▶ [Document segment]
Inspection carried out on 29 October 2018

During a routine inspection

This practice is rated as Good overall. The previous rating from 27 October 2017 was good overall with requires improvement in the responsive key question due to continued levels of poor patient satisfaction.

The key questions at this inspection are rated as:

Are services safe? – Good

Are services effective? – Good

Are services caring? – Good

Are services responsive? – Requires Improvement

Are services well-led? - Good

We carried out an announced comprehensive inspection at The Park medical centre on

29 October 2018 as a follow-up inspection to ensure that the practice had made improvements in areas that were identified during the last inspection.

At this inspection we found:

  • The practice had clear and comprehensive safeguarding systems and processes to ensure that patients were safe.
  • The practice’s uptake of childhood immunisations was in line with local and national averages in areas. The practice was continuing to take action to improve those that had not met targets.
  • Uptake rates of cancer screening were below local and national averages. The practice was aware of this and was taking action to address it.
  • Quality improvement activity conducted by the practice was useful and accurate and had led to improvements in patient care.
  • Patient satisfaction with the practice in terms of kindness, involvement and dignity were comparable with local and national averages. Some areas were 100%.
  • A full range of patient feedback relating to access was considered by the practice, who had adjusted services to meet patient need. These had not yet been fully reflected in GP patient survey satisfaction results and access remained an issue for patients who we spoke with and from CQC comment cards. Unverified data provided by the practice indicated that some improvements to patient satisfaction had been made in terms of online access and access to local hub centres through the federation.
  • There was a strong focus on continuous learning and improvement at all levels of the organisation.

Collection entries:
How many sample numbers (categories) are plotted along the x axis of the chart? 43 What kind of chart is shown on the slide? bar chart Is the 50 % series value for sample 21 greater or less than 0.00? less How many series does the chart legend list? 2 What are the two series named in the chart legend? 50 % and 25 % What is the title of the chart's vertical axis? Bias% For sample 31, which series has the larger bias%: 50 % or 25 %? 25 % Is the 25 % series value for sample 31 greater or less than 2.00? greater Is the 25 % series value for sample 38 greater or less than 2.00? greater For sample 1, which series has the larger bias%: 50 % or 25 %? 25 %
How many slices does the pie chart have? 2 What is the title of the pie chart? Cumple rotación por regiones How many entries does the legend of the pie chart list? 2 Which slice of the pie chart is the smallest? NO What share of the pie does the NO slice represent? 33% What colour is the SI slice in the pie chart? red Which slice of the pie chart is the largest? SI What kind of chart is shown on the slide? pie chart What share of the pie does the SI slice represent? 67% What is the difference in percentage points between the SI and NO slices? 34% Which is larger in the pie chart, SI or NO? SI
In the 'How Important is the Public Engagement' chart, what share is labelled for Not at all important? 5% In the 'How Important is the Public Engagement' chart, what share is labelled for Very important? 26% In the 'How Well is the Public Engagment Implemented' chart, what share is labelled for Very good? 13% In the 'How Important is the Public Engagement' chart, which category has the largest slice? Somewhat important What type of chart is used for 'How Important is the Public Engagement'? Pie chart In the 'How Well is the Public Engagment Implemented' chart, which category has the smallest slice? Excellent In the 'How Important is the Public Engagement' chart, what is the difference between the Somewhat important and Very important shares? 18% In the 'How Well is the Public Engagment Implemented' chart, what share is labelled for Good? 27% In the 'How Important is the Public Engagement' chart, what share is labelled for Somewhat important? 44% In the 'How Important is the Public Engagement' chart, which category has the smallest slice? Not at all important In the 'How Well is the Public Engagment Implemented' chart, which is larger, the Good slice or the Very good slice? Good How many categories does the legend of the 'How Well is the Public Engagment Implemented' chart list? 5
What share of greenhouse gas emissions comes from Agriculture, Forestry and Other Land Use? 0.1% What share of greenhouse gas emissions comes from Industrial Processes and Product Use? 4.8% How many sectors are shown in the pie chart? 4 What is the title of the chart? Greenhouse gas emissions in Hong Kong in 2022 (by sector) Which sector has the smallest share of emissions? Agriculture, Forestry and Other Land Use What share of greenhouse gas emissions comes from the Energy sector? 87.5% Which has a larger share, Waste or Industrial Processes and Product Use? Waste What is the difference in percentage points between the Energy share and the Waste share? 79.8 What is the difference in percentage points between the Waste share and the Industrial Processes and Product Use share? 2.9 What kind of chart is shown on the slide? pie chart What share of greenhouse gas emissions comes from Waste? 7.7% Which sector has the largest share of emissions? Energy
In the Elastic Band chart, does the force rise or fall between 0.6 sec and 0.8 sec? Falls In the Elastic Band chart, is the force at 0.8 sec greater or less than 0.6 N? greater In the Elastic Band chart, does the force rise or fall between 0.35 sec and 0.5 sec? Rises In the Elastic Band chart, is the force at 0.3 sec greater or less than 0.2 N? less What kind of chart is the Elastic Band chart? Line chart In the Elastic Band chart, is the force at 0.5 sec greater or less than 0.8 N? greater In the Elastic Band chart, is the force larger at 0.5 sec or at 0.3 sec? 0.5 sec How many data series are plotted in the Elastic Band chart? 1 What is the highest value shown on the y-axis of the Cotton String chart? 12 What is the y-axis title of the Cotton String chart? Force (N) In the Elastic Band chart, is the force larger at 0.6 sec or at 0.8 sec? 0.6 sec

▶ [Work instructions]
Resume the inspection summary on The Park medical centre, picking up right after its last bullet point.

▶ [Task output]
The areas where the provider should make improvements are:

  • Consider ways to improve infection control practices relating to furnishing and recording.
  • Continue to look for proactive ways to identify and support carers.
  • Continue with efforts to improve immunisation and cancer screening uptake rates.
  • Consider further ways to gather feedback to demonstrate improved patient outcomes and satisfaction.

Professor Steve Field CBE FRCP FFPH FRCGP
Chief Inspector of General Practice

Please refer to the detailed report and the evidence tables for further information.

Inspection carried out on 27 October 2017

During an inspection looking at part of the service

Letter from the Chief Inspector of General Practice

We previously inspected The Park Medical Centre on 12 October 2016. As a result of our inspection visit the practice was rated as good overall, with a good rating for providing safe, effective, caring and well-led services. Although no regulatory breaches were identified during our last inspection, we identified areas where the provider should make improvements to appointment access and improving patient satisfaction. Therefore the practice was rated as requires improvement for providing responsive services.

We carried out a focussed desk based inspection of The Park Medical Centre on 27 October 2017. This desk based inspection was conducted to see if improvements had been made following the previous inspection in 2016. This report only covers our findings in relation to those requirements. You can read the report from our last comprehensive inspection, by selecting the 'all reports' link for The Park Medical Centre on our website at

Our key findings across all the areas we inspected were as follows:

  • We found that the practice had made some changes to improve access however, the information and evidence provided as part of our desk top inspection did not demonstrate improved patient satisfaction in relation to all areas of access.

  • Responses to the practices 2017 internal patient survey highlighted that most respondents felt that access to appointments was very good or good however, there were some (40%) that felt that appointment access was poor or very poor.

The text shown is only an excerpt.